## JOBS
a – In the train detection text, reproduce the passage starting at "Rust formation on" and ending at "track circuit system.", changing "ball bearings" to "roller bearings" wherever it occurs.
b – According to the train detection text, what voltage is applied in the High-Speed Line?

── SOURCE

Rust formation on the rails can also result in the electrical track circuit system in trains not being detected by the system. Attempts are made to prevent this by the so-called 'derusting' runs before regular train traffic begins.
In addition, use is increasingly being made nowadays of rail vehicles with wheels provided with ball bearings. Because the wheels on both sides of the rail vehicle are no longer directly connected to each other with an efficient electrically conducting axle, such wheels provided with ball bearings are less suitable for the electrical track circuit system.
Another significant problem for both the electrical track circuit system and the axle counter system is the sensitivity to electromagnetic radiation, also referred to as electromagnetic compatibility (EMC). While 800-1500 V is applied in conventional trains, this has been increased to 25 kV in the High-Speed Line (HSL). The associated increase in electromagnetic radiation is expected to result in an increase in EMC problems.
All the above stated train detection systems further have the shortcoming that they are only able to detect trains or similar vehicles on a block, and not for instance a car blocking a level crossing.
DE-U1-297 24 276 discloses a monitoring system for preventive safeguarding of a route where work is taking place on the track, wherein a single sensor is equipped with two separate channels for measuring separate parameters. The first channel is directed transversely of the railway track and detects, via a radar signal which measures the distance, whether an object is situated on the railway track. Because it is required for the purpose of giving an alarm that the second channel, which is directed obliquely at an angle of 30° to the railway track, simultaneously measures a speed via Doppler, the number of error messages - for instance because there is an animal on the track - is reduced.

────
── ENTRIES PROVIDED

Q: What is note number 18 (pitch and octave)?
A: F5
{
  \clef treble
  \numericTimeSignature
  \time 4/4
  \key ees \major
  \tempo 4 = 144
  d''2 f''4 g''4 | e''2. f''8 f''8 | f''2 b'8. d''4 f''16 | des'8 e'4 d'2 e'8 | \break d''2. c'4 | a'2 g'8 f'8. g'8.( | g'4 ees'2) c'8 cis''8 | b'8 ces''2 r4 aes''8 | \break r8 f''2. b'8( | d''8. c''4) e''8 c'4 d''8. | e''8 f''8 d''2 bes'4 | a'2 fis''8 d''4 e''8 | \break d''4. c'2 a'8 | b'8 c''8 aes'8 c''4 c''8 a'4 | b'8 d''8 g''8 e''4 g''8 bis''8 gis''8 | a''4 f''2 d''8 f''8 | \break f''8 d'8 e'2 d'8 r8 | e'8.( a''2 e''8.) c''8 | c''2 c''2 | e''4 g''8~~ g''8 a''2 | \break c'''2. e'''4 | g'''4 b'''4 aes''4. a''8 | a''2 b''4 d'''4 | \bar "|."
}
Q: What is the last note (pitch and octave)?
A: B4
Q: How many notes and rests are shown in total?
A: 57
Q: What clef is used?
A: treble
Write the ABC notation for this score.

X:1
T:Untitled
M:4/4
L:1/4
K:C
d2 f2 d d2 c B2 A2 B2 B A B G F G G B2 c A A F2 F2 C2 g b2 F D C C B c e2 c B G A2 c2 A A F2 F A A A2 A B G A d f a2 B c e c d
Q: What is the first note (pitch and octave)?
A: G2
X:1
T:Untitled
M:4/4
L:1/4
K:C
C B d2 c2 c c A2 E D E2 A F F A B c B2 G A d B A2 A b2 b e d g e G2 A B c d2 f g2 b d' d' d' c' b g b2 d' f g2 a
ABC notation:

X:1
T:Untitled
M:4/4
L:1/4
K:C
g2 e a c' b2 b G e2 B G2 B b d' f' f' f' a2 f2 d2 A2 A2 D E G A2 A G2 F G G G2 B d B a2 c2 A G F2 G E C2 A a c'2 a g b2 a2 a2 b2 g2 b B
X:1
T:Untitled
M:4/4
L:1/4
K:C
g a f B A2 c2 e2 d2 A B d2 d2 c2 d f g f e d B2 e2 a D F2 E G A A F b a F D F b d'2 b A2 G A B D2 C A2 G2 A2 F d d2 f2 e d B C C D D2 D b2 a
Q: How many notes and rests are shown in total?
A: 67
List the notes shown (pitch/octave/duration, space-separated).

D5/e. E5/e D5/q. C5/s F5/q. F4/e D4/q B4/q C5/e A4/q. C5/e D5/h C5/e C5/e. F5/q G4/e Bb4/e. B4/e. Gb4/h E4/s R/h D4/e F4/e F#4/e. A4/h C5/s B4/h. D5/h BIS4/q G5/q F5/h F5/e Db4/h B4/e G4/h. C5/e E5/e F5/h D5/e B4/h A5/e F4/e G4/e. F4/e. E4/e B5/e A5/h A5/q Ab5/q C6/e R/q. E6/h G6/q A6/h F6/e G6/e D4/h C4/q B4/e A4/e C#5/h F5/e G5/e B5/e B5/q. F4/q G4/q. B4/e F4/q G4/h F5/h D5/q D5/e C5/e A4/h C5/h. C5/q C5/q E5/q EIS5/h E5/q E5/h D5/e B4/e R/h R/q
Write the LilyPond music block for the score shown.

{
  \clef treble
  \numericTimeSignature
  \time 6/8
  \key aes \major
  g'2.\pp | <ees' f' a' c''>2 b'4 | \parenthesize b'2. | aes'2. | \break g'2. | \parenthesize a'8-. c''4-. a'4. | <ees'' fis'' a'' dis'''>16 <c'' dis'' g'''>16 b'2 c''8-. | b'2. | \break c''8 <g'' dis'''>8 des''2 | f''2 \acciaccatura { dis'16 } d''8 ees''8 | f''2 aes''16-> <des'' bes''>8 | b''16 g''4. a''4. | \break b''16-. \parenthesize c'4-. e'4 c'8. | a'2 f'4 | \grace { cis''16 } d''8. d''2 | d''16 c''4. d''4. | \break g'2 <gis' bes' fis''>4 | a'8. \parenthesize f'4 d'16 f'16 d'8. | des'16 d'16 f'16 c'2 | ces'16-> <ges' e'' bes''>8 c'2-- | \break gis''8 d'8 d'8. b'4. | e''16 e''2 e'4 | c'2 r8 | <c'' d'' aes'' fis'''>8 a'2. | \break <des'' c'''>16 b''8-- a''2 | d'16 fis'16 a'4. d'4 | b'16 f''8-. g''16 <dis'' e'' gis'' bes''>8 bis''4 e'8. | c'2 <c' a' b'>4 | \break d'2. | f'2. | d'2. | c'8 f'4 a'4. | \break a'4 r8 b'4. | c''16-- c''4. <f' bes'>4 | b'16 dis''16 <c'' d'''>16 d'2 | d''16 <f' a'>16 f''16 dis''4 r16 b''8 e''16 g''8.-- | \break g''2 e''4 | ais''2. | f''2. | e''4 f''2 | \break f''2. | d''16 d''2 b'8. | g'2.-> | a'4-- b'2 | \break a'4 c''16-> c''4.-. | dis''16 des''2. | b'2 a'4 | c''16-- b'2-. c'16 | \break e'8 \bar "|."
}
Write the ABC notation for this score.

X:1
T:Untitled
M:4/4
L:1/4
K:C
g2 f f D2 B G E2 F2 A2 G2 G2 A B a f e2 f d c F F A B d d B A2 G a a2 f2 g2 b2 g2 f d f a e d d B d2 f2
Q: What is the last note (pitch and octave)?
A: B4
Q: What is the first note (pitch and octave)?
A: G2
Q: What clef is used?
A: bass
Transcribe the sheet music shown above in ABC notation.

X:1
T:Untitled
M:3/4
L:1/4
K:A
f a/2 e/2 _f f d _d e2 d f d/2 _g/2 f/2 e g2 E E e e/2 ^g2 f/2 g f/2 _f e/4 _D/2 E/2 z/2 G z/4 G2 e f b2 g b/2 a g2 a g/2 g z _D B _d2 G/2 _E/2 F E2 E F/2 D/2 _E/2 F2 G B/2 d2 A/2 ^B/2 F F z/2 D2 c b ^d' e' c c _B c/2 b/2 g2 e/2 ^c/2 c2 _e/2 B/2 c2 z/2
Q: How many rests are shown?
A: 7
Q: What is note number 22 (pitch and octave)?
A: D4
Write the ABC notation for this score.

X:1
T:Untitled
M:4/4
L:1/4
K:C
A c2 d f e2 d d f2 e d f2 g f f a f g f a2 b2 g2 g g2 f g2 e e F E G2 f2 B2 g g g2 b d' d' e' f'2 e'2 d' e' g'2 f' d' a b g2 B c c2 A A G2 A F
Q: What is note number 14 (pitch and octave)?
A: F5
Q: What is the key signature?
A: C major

────

## EXPECTED OUTPUTS
a –
Rust formation on the rails can also result in the electrical track circuit system in trains not being detected by the system. Attempts are made to prevent this by the so-called 'derusting' runs before regular train traffic begins.
In addition, use is increasingly being made nowadays of rail vehicles with wheels provided with roller bearings. Because the wheels on both sides of the rail vehicle are no longer directly connected to each other with an efficient electrically conducting axle, such wheels provided with roller bearings are less suitable for the electrical track circuit system.

b – 25 kV.